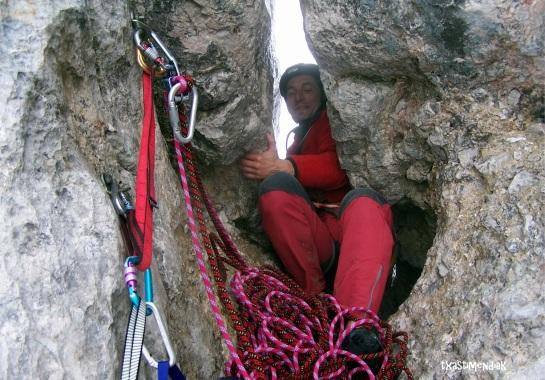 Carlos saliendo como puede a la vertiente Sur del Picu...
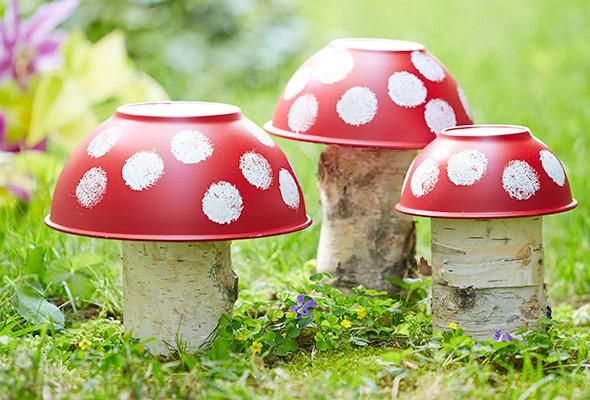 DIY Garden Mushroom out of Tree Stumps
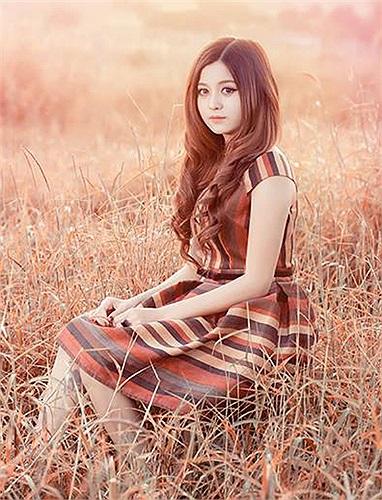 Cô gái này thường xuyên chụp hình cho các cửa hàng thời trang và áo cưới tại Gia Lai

######

[Exercise] Please write out all of the data verbatim, with no pictures in the copy.

[Answer to this exercise]
 Carlos saliendo como puede a la vertiente Sur del Picu...
 DIY Garden Mushroom out of Tree Stumps
 Cô gái này thường xuyên chụp hình cho các cửa hàng thời trang và áo cưới tại Gia Lai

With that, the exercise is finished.